Es existieren zwei Entwürfe von Kandinsky, die nach dem Besuch des Münchner Schönberg-Konzertes (2. Januar 1911) entstanden sind.

Auf der ersten Skizze sind noch die Perspektive des Konzertsaals, einzelne Personen sowie ein Lüster zu erkennen. Auf der zweiten Skizze ist die Perspektive bereits ganz aufgegeben. Kandinsky markierte einzelne Farbfelder: darunter der schwarze Flügel, die beiden weißen Säulen und die große gelbe Fläche auf der rechten Seite des Bildes. Personen werden nurmehr angedeutet.
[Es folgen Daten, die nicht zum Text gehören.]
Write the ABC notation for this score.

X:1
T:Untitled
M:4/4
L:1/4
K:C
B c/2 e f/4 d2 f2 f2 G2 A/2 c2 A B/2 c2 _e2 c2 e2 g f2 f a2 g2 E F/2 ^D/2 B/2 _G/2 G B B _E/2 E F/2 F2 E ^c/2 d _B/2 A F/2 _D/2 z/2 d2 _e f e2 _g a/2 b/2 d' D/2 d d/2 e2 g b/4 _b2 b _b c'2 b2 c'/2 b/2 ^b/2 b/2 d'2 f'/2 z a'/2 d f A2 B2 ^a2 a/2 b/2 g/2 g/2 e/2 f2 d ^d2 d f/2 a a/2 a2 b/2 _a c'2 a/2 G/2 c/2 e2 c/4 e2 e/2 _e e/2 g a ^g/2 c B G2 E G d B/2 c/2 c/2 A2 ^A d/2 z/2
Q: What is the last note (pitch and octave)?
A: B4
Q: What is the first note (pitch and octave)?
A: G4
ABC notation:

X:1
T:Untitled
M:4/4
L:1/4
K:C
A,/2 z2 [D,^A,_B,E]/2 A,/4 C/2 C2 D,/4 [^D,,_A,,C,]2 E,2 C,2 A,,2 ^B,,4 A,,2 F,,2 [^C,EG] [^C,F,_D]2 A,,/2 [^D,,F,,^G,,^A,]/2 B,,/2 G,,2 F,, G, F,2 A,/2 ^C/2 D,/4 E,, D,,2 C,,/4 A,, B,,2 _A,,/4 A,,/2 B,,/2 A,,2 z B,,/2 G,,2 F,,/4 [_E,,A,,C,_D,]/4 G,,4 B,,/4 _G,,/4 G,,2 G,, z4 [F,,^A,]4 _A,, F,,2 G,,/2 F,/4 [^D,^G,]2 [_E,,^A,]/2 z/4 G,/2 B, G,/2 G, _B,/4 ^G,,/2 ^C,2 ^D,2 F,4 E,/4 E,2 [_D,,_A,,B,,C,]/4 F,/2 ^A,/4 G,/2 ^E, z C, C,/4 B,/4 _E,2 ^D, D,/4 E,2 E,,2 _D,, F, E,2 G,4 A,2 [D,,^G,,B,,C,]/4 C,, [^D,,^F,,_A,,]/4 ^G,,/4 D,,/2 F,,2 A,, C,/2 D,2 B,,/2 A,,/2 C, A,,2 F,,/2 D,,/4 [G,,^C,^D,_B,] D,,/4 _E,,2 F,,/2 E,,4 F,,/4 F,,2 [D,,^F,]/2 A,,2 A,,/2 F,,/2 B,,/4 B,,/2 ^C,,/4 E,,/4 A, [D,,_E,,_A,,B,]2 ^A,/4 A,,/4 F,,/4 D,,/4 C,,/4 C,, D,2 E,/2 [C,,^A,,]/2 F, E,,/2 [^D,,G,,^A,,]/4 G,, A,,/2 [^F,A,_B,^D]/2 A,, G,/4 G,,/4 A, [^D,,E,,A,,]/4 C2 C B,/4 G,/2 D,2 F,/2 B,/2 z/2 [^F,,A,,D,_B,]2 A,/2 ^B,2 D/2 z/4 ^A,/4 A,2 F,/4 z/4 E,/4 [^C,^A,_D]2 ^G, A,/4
Impression III, Konzert: Dominant im Bild ist die Spannung zwischen schwarzer und gelber Fläche. In seiner Farbtheorie in Über das Geistige in der Kunst schreibt Kandinsky: »Hellgelb [...] auf Schwarz [...] wirkt so stark, daß es sich direkt vom Hintergrund befreit, in der Luft schwebt und ins Auge springt.« 

»Der schwarze Flügel ist [...] der materielle Klangproduzent, das Gelb hingegen das immaterielle Klangerzeugnis. Seitlich des Flügels verströmt das Gelb, flutet in schwingender Bewegung nach unten, umkreist dort das Publikum, steigt weiter zu den Orchestermusikern empor, um dann oben als runder Fleck vor der weißen, schräg ausgerichteten Säule den Schlußpunkt zu setzen.« 
(Günter Brucher: Kandinsky. Wege zur Abstraktion. München 1999, p. 284f.)